Announcement

Collapse
No announcement yet.
X
  • Filter
  • Time
  • Show
Clear All
new posts

  • On binary choice panel data estimations: fixed-effects versus random-effects

    Hi everyone,

    I'm researching the choice between a 15-year mortgage and a 30-year mortgage and I have an unbalanced panel of 994 households over 8 periods (16 years because it's biannual data). The response variable is then 1 if a 15-year mortgage is selected and 0 if a 30-year mortgage is selected. I'm using logit because it allows for fixed-effects estimations, since probit's fixed-effects are biased.

    The issue I'm presented with is that because of its nature the fixed-effects estimation drops 531 households because they don't switch the type of mortgage they have, i.e. for those households their response variable is either all 0s or all 1s. This is more than 50% of the households in the data set. Thanks to Richard Williams I found the following link http://www.stata.com/statalist/archi.../msg00669.html where David Druker does a Hausman specification test.

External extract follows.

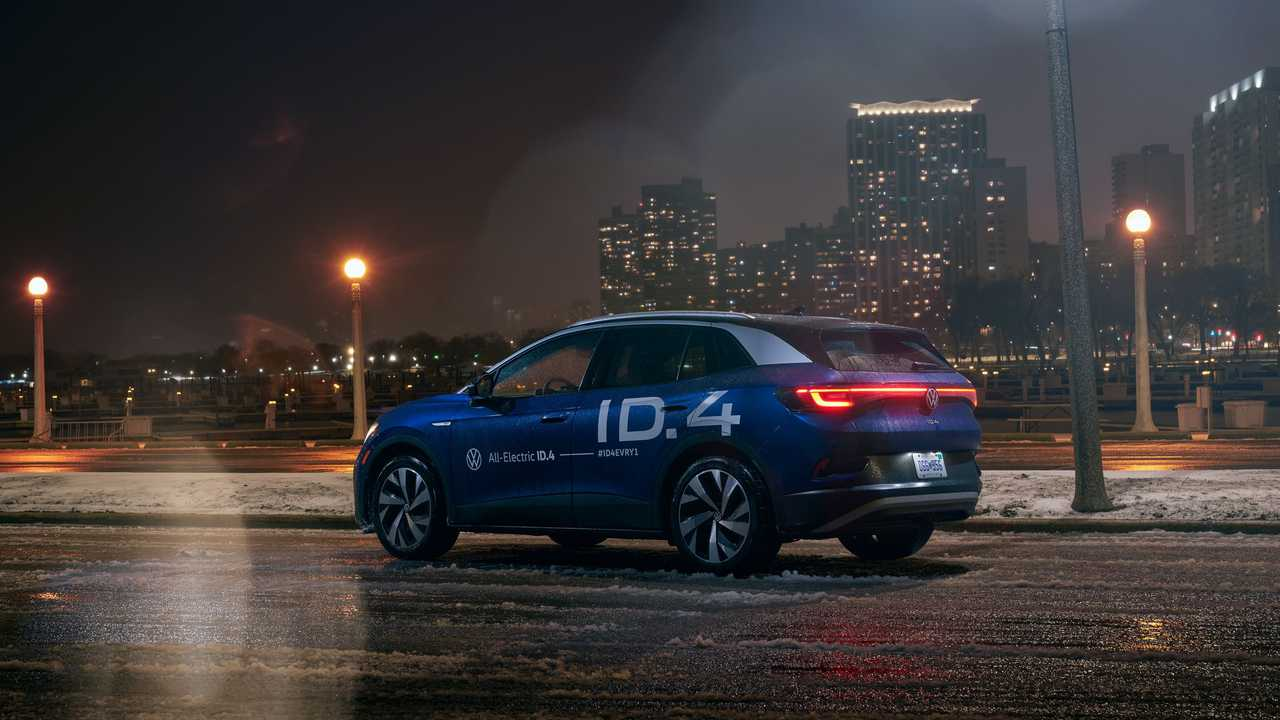 Volkswagen ID.4 completes cross-country drive night rear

    I want to ask you guys if you think this is appropriate, because I have a very strong reservation. The estimation sample for both models is different and, more importantly, the exclusion rule is not random, so the sample in the fixed-effects estimation is by construction totally different than the sample in the random-effects estimation (the whole sample). Notice that since the fixed-effects estimation in my case removes all those observations where the mortgage did not change, it effectively reduces the sample to those households that switched from a 15-year mortgage to a 30-year mortgage in the observed period. We should notice then that the difference in the coefficients from the fixed-effects and the random-effects estimations are not necessarily due to unobserved heterogeneity that is correlated with the regressors, but rather because the effect of income, for example, on deciding on a 15-year mortgage when you first ask for the mortgage may not be the same as when you decide to re-finance and switch mortgages!!!

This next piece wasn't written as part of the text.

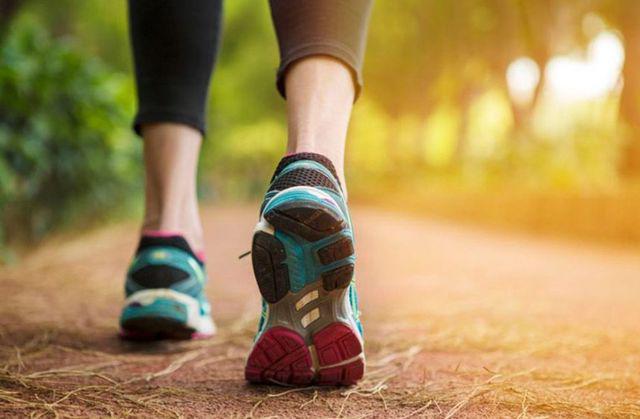 Những người sống lâu sẽ có 6 đặc điểm này khi đi bộ, bạn có mấy đặc điểm? - 1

    I believe this can be extended to any kind of choice you're making. Please guys share your thoughts because I may be missing something here.
    Alfonso Sanchez-Penalver

  • #2
    There is not much you can do about the reduction in sample size due to fixed effects estimation, and therefore if the reduced sample is observationally different from the full sample, you may want to compare that fixed effects model with a random effects model of the same reduced sample.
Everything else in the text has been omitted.